=== Исходные данные ===
· · ·

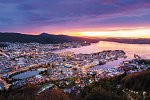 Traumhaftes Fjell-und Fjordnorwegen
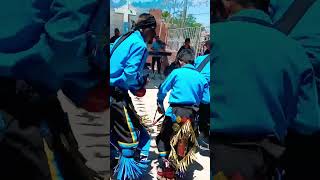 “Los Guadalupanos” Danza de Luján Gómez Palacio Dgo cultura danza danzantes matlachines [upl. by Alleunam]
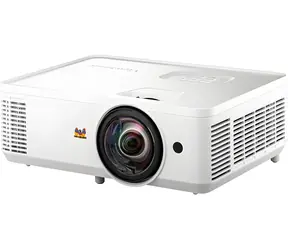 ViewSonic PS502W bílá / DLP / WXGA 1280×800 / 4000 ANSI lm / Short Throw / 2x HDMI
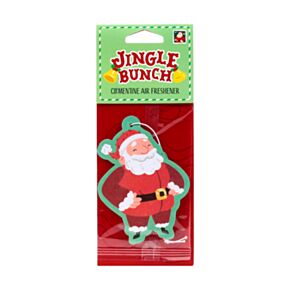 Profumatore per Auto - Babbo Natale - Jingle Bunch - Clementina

· · ·

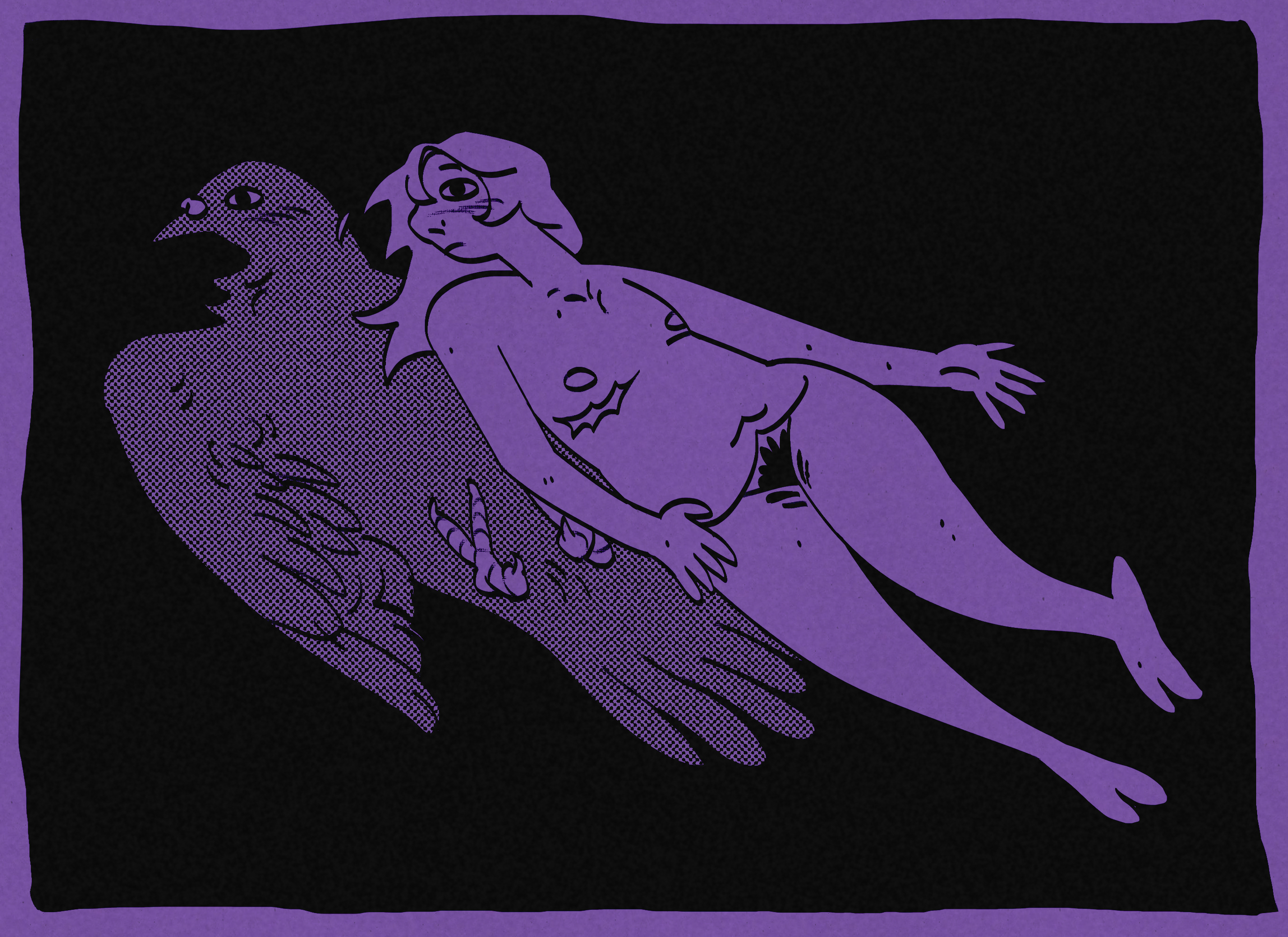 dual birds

· · ·

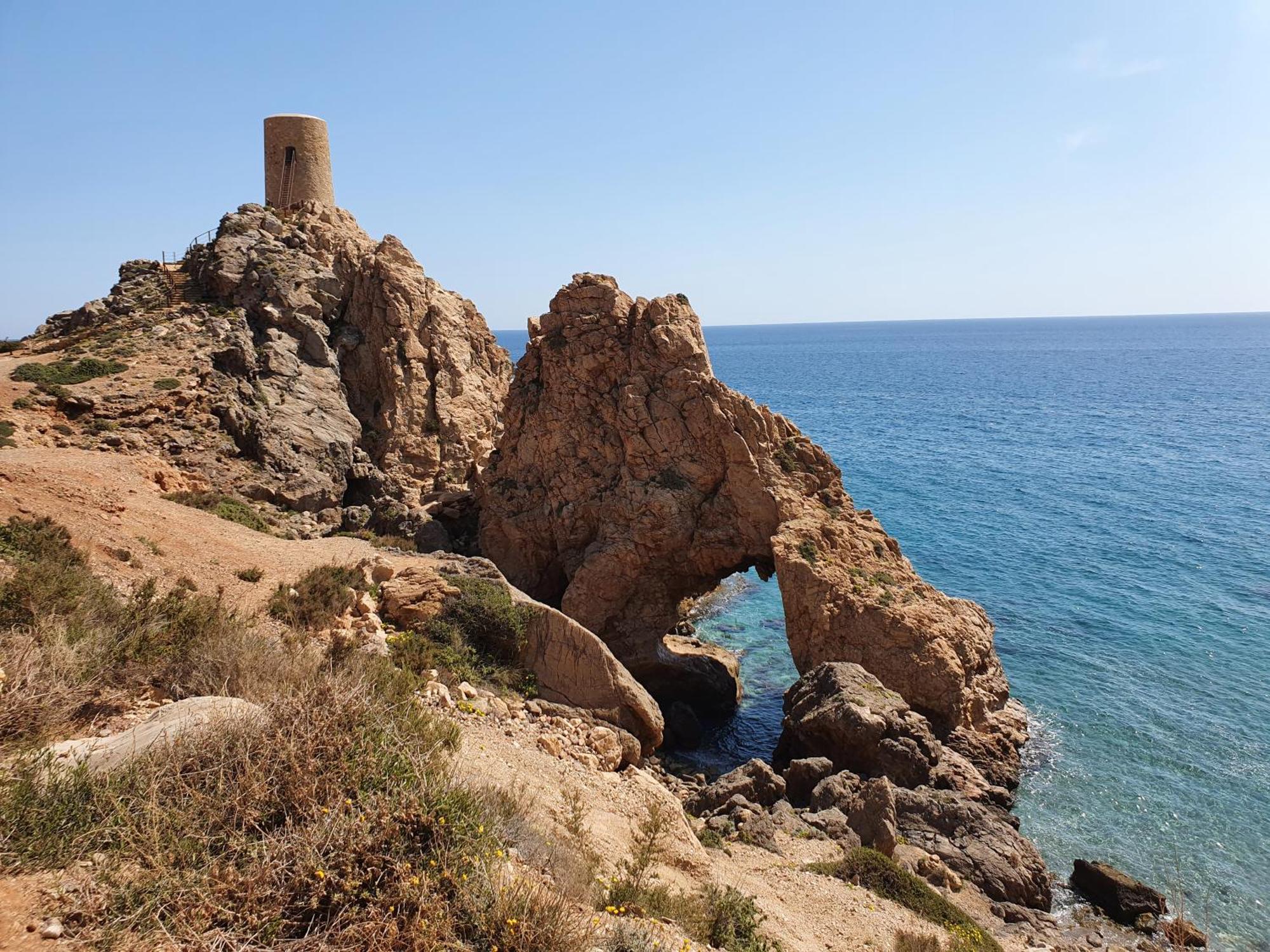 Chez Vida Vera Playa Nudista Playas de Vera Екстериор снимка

· · ·

=== Задание ===
Перепишите, пожалуйста, часть записей от строки с «Traumhaftes Fjell-und Fjordnorwegen» до строки с «Profumatore per Auto» включительно, заменив «Babbo Natale» на «Santa Claus» и не меняя больше ничего. Картинки в ответ не включайте.

=== Ответ ===
 Traumhaftes Fjell-und Fjordnorwegen
 “Los Guadalupanos” Danza de Luján Gómez Palacio Dgo cultura danza danzantes matlachines [upl. by Alleunam]
 ViewSonic PS502W bílá / DLP / WXGA 1280×800 / 4000 ANSI lm / Short Throw / 2x HDMI
 Profumatore per Auto - Santa Claus - Jingle Bunch - Clementina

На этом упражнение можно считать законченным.